Murmurs rippled through the room. The red recording light blinked from one of the cameras in the corner. Because of course Sutton would be recording this, too.
“The thing is—what I should have come clean about weeks ago—is my knee is worse than I’ve let on.”
The murmurs died. Utter silence descended, broken only by the whir of the blade sharpener next door in the equipment room.
“I had an MRI this morning. Torn meniscus. Some other damage.” Keep it clinical. No emotion. “Doc’s cleared me to play, with conditions.”
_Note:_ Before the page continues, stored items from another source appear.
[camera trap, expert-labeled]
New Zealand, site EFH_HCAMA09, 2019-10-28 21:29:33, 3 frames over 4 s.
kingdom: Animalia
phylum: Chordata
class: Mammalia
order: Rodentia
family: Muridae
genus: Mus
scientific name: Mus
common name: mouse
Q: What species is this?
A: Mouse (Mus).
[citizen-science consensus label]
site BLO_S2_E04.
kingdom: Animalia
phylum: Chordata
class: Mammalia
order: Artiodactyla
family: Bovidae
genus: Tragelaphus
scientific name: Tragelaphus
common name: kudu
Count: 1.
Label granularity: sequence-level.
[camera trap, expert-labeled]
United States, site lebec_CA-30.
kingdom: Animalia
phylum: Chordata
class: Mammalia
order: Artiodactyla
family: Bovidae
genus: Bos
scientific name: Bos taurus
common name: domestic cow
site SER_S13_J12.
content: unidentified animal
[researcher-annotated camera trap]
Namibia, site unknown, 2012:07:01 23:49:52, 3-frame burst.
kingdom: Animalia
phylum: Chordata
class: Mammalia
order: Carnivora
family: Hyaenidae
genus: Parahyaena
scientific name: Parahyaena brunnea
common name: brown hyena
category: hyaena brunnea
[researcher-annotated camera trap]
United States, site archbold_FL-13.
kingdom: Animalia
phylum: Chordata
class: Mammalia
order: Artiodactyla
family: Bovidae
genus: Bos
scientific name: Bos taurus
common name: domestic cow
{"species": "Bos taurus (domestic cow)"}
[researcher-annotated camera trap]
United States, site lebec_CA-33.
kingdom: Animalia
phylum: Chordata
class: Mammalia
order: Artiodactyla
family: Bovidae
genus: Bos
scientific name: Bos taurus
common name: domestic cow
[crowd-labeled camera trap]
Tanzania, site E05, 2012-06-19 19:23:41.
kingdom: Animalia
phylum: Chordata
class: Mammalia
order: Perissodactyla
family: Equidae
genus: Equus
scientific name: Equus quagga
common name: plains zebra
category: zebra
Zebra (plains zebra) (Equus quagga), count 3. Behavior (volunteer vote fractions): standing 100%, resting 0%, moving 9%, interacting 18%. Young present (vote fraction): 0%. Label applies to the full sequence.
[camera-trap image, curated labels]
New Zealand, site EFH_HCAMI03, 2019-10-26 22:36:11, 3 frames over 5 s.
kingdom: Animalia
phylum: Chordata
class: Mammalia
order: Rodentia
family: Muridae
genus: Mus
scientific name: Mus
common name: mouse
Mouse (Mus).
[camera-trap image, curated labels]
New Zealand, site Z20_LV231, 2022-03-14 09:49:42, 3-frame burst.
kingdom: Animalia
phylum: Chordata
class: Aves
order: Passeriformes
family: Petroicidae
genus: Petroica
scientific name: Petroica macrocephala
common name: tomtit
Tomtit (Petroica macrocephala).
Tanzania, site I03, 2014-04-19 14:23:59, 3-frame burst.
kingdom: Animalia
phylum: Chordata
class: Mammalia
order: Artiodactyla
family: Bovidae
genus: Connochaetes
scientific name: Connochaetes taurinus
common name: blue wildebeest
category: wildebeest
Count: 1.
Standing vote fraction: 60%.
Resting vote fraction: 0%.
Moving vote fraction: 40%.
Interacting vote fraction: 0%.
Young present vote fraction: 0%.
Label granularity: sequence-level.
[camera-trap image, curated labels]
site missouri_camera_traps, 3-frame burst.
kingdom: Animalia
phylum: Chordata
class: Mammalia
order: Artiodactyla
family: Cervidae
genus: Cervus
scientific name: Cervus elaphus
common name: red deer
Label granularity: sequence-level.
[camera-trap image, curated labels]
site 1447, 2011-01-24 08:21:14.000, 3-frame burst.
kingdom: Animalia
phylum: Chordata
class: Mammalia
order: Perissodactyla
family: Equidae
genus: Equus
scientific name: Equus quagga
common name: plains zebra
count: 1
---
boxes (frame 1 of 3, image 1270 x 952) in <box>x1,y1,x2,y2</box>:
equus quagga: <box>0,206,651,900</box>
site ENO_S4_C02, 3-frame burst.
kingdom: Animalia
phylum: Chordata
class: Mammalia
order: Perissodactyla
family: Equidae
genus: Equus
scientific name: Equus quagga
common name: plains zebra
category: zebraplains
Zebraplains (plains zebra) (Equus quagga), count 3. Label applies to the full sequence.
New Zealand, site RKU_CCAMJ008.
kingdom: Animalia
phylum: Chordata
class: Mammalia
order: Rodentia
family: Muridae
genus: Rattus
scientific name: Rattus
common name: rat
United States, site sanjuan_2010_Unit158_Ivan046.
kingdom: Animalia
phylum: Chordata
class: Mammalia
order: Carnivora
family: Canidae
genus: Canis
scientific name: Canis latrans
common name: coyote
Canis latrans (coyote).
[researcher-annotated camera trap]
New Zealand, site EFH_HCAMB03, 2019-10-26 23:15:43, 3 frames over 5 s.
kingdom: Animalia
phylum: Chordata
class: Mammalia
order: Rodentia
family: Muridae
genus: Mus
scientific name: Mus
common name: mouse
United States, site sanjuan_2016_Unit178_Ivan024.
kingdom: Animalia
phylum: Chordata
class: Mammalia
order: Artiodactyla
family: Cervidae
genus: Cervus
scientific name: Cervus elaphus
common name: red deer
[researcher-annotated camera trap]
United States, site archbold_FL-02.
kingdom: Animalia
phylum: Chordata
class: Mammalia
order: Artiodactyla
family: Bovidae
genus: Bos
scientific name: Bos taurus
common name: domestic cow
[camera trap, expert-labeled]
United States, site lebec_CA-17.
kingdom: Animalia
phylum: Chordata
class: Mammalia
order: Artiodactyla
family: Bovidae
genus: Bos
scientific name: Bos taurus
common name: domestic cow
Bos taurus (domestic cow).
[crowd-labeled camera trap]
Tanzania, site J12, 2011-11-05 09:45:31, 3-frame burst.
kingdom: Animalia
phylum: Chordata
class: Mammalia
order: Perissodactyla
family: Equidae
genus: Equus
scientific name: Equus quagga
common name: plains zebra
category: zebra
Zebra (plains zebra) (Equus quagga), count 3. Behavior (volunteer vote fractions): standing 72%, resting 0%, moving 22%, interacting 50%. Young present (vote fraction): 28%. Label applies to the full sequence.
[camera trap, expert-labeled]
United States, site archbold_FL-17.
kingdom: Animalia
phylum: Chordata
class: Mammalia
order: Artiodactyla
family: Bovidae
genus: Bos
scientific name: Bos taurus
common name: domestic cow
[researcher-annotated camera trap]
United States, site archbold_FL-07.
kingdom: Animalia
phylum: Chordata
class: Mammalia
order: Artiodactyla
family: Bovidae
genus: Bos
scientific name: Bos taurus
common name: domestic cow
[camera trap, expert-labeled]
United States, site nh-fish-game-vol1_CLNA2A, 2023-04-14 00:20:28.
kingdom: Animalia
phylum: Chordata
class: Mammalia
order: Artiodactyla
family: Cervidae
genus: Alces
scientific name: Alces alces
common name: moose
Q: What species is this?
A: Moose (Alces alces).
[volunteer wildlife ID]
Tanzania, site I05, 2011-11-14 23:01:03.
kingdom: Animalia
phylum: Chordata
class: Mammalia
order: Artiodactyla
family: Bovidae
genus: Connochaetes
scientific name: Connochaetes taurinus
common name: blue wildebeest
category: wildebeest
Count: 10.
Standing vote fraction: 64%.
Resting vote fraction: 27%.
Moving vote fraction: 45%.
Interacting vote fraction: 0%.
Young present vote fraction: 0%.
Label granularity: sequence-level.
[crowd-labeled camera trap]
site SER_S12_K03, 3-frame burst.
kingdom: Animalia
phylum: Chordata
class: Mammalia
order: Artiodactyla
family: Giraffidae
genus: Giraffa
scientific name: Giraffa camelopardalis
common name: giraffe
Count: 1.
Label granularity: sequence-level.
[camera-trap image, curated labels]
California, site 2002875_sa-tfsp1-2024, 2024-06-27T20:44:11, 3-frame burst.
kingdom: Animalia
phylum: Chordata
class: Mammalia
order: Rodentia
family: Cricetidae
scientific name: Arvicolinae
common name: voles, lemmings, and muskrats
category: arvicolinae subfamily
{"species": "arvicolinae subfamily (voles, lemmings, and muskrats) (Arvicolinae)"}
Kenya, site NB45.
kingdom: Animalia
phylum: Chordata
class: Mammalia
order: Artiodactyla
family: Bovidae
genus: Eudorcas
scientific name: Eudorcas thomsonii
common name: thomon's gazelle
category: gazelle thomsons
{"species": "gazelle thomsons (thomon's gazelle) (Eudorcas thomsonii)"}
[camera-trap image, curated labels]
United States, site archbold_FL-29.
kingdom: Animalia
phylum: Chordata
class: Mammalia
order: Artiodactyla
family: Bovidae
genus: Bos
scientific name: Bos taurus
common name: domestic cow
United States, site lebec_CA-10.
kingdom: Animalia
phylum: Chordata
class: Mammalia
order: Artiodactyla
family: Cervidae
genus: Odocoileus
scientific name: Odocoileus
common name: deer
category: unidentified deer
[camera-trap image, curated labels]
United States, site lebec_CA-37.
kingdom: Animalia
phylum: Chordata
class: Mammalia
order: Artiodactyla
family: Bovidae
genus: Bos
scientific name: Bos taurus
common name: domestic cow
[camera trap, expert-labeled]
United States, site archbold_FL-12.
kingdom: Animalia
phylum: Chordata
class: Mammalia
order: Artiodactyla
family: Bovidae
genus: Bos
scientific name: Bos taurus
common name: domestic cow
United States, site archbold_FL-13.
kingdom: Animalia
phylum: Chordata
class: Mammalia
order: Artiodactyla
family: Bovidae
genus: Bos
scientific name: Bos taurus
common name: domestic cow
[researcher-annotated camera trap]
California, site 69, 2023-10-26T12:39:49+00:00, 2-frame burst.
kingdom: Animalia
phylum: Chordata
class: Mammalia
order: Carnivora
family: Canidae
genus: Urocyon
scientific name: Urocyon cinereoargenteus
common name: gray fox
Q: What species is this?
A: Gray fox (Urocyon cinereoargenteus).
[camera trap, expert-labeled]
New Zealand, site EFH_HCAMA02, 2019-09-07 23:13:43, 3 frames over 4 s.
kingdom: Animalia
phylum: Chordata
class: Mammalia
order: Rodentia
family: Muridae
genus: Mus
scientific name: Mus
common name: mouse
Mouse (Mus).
I dragged my gaze across the room, meeting the eyes of the players that trusted me. Trusted me to make good decisions. To give the team one hundred percent, something I hadn’t been able to do for the last few weeks. “Because of the knee, I haven’t been able to play up to my standards. Still not going to be a hundred percent—”
“No shit, Vignier.” Chet Doyle’s voice cut through the quiet. I braced. Every team had one, but our resident dickhead never failed to run his mouth and set my back up. “You’ve been off your game for weeks. Cost us that game against the Rangers. Probably the one against Richland, too.” He shoved up from his seat. “Now we find out you’ve known why all along? That you shouldn’t have even been in the line-up?”